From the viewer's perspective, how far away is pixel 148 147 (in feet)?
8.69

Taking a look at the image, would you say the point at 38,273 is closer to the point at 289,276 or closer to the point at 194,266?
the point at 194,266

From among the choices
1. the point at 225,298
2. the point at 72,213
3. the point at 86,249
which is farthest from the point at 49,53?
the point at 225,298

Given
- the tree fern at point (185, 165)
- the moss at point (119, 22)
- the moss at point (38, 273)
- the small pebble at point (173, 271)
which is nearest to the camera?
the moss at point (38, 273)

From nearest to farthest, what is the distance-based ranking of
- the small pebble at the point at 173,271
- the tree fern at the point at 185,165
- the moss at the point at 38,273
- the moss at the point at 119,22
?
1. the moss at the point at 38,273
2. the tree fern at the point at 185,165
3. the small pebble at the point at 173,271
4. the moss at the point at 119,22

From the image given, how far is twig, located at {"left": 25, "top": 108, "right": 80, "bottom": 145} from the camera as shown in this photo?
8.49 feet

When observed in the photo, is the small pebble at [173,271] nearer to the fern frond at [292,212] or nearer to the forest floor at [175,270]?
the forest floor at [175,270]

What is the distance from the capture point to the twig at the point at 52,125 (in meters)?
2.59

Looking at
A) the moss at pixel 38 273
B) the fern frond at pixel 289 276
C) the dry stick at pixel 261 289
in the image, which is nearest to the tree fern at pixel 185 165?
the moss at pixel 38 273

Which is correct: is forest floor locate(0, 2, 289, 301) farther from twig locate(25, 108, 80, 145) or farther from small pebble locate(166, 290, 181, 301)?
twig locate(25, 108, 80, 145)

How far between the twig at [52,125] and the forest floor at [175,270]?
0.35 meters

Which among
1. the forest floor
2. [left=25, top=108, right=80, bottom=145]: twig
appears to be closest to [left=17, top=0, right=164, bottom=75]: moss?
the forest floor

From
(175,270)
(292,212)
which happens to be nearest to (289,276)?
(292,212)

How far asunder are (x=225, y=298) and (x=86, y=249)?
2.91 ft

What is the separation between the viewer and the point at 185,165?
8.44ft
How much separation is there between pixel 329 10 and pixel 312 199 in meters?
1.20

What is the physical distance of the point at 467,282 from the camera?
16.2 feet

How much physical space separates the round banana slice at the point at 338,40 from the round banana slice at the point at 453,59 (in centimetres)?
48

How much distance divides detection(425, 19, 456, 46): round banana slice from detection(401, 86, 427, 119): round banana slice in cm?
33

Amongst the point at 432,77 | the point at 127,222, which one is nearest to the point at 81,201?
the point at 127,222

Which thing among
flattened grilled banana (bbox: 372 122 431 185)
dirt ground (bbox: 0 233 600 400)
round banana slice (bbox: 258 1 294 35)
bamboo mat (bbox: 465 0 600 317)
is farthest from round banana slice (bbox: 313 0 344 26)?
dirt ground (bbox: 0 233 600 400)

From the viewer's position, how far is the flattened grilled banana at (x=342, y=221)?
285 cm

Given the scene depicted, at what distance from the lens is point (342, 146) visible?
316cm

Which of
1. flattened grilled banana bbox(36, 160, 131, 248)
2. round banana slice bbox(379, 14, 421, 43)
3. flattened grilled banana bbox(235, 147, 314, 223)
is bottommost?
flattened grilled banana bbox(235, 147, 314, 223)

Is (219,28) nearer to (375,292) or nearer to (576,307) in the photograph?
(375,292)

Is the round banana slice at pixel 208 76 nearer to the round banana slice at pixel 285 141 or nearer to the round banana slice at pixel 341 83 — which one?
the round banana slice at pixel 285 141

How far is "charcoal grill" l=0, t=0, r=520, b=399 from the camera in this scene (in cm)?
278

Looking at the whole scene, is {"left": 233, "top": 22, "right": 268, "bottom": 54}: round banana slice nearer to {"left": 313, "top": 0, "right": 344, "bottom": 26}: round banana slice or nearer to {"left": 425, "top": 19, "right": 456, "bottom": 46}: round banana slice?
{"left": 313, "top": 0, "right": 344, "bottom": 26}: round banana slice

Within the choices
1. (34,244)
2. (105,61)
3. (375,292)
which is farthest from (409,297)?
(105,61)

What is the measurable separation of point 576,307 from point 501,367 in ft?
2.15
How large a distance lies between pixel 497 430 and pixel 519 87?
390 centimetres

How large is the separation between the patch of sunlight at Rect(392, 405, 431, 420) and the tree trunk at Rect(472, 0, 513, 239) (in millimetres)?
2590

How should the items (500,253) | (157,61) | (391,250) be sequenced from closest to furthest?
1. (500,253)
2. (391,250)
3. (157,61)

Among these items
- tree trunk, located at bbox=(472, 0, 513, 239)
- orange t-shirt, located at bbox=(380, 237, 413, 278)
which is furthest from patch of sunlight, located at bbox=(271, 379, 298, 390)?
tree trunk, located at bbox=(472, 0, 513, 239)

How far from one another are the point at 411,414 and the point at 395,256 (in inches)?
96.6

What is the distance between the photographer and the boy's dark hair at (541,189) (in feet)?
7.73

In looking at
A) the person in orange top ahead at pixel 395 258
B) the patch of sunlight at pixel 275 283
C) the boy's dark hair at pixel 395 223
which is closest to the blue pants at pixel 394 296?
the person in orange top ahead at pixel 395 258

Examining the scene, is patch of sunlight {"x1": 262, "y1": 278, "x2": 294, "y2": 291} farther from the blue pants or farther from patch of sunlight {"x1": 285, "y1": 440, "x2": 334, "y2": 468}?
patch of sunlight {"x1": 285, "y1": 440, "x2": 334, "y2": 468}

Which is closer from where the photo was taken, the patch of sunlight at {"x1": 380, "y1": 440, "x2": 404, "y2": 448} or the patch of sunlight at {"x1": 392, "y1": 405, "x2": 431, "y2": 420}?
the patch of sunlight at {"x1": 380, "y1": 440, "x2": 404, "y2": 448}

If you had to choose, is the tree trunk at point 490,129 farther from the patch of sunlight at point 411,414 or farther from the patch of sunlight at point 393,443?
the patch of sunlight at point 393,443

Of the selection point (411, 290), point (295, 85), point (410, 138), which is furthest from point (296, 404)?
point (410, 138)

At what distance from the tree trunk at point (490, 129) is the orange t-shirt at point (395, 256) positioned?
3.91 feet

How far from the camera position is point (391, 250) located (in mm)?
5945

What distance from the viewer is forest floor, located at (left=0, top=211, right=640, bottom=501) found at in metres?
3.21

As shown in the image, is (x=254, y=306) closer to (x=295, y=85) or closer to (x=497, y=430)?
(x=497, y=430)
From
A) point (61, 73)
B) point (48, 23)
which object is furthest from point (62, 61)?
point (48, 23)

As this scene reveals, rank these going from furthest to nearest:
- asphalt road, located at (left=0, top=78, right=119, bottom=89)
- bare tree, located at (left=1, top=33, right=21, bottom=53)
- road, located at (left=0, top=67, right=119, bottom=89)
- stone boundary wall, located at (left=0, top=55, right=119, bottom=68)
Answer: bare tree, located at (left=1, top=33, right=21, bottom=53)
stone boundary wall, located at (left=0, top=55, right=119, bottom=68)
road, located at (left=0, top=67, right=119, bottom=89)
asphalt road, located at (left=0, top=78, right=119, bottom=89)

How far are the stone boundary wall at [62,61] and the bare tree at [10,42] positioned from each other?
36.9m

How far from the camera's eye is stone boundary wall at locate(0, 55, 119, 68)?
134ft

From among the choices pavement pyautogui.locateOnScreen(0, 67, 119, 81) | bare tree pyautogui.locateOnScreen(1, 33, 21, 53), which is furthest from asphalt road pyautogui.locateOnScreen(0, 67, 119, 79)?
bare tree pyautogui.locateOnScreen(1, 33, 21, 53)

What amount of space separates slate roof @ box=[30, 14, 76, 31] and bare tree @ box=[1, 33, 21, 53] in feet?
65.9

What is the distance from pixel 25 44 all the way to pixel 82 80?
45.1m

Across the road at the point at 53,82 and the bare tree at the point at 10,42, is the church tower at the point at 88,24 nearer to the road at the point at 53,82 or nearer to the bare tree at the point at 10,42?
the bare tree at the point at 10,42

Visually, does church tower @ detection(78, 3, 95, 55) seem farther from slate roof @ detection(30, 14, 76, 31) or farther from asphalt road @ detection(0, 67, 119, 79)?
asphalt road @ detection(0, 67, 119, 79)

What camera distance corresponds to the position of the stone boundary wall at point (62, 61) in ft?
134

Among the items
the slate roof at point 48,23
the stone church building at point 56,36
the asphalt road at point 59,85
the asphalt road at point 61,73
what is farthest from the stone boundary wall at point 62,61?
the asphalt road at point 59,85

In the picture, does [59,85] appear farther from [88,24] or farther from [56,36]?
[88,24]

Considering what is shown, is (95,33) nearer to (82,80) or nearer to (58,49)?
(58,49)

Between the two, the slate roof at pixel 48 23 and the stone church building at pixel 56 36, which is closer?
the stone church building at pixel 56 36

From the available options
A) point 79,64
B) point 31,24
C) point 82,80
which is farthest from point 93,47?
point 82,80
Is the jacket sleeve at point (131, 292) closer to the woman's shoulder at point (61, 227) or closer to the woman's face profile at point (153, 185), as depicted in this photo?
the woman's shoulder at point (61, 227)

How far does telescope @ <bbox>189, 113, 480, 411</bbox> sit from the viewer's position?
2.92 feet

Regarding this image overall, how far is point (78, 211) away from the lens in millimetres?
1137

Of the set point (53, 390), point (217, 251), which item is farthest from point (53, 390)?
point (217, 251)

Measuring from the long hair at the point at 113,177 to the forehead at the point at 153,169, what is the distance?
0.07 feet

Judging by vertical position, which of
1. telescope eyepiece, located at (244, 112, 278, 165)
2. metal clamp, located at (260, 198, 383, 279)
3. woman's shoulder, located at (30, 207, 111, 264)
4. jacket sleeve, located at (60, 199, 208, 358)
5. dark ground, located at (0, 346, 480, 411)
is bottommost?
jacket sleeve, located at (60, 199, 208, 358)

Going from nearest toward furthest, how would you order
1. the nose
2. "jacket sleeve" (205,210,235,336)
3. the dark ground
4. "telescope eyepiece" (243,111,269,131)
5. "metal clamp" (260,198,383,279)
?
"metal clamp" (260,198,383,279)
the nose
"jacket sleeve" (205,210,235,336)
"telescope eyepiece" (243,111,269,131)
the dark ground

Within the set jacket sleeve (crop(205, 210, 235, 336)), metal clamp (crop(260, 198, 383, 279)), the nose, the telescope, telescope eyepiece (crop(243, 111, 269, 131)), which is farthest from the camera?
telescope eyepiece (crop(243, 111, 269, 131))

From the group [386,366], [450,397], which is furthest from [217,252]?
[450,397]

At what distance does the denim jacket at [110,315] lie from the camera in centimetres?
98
* * * * * * *
## Task
Give again the part of the entries that opens with the line containing "Measuring from the" and runs through the end of the entries, replacing "bottommost" with "lowest" and leaving everything else unchanged.

## Full answer
Measuring from the long hair at the point at 113,177 to the forehead at the point at 153,169, what is the distance?
0.07 feet

Judging by vertical position, which of
1. telescope eyepiece, located at (244, 112, 278, 165)
2. metal clamp, located at (260, 198, 383, 279)
3. woman's shoulder, located at (30, 207, 111, 264)
4. jacket sleeve, located at (60, 199, 208, 358)
5. dark ground, located at (0, 346, 480, 411)
is lowest?
jacket sleeve, located at (60, 199, 208, 358)

Going from nearest toward furthest, how would you order
1. the nose
2. "jacket sleeve" (205,210,235,336)
3. the dark ground
4. "telescope eyepiece" (243,111,269,131)
5. "metal clamp" (260,198,383,279)
?
"metal clamp" (260,198,383,279)
the nose
"jacket sleeve" (205,210,235,336)
"telescope eyepiece" (243,111,269,131)
the dark ground

Within the set jacket sleeve (crop(205, 210, 235, 336)), metal clamp (crop(260, 198, 383, 279)), the nose, the telescope, telescope eyepiece (crop(243, 111, 269, 131)), which is farthest from the camera?
telescope eyepiece (crop(243, 111, 269, 131))

From the group [386,366], [450,397], which is furthest from [217,252]?
[450,397]

At what distance does the denim jacket at [110,315] lie from the camera in centimetres?
98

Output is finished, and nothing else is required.